Wir haben das bedacht, gerade angesichts der hysterischen Züge, welche die #metoo-Debatte mitunter annimmt – eine Bewegung übrigens, die in der ZEIT selbst (und bei den Autorinnen) durchaus kontrovers diskutiert wird. Und wir wissen sehr genau, welches Problem eine "Aussage-gegen-Aussage"-Konstellation darstellt. Auch deshalb haben wir es uns schwer gemacht: Wir haben uns das Vorgehen von Ermittlern zum Vorbild genommen und anschließend das Ergebnis von mehr als zwei Monaten Recherche und fast fünfzig Befragungen gewürdigt. Danach mussten wir das Tatgeschehen für hochwahrscheinlich halten. Daher berichten wir.

Was die Frauen erzählen, sind keine Bagatellen, kein offener Hosenladen im Schummerlicht, keine Hand auf dem Knie zu vorgerückter Stunde oder gelallte Komplimente über angebliche Oberweiten. Geschildert werden hochaggressive sexuelle Attacken, die Polizei und Staatsanwaltschaft auch damals auf den Plan gerufen hätten, wären sie in den 1990ern bekannt geworden.

Dass die beiden Zeuginnen Jany Tempel und Patricia Thielemann 1996 und 1991 nicht zur Polizei gingen, trägt ihnen und der ZEIT jetzt Kritik ein: Zum Beispiel schreibt die ehemalige Gerichtsreporterin Gisela Friedrichsen in der Welt, nunmehr sei ein "moralisches Standgericht" eröffnet und "einer der profiliertesten und erfolgreichsten Film- und TV-Regisseure" an den "Medienpranger" gestellt worden.

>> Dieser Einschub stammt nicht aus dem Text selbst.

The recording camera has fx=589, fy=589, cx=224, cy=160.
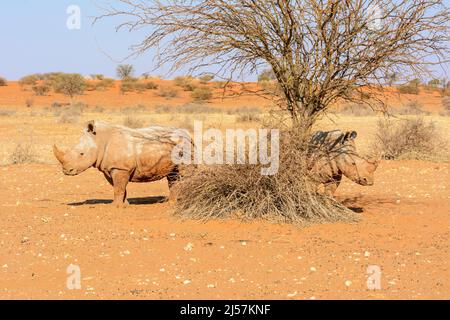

Man hätte, meint sie, lieber erst einmal fragen müssen, ob die "Vorwürfe strafrechtlich (noch) von Belang sind". Und weiter: "Die Schauspielerinnen haben jahrzehntelang geschwiegen und sich erst zu Wort gemeldet, als sie damit größtmögliche Resonanz erwarten durften – und eine Überprüfung der Richtigkeit ihrer Angaben so gut wie unmöglich ist. Sie haben nichts mehr zu befürchten von einem Staatsanwalt oder Richter".

Da muss man Gisela Friedrichsen widersprechen: Natürlich sind die Vorwürfe von Belang, auch wenn sie nicht mehr verfolgt werden können. Wir wüssten heute weder von den massenhaft verübten Sexualverbrechen, die von selbsternannten Reformpädagogen an der Odenwald-Schule begangen wurden, noch vom Kindesmissbrauch an katholischen Einrichtungen wie dem Berliner Canisius-Kolleg oder den unmenschlichen Verhältnissen in europäischen Waisenhäusern, hätten die Opfer sich an jene Bedingungen gehalten, die Friedrichsen als den Standard ausgibt.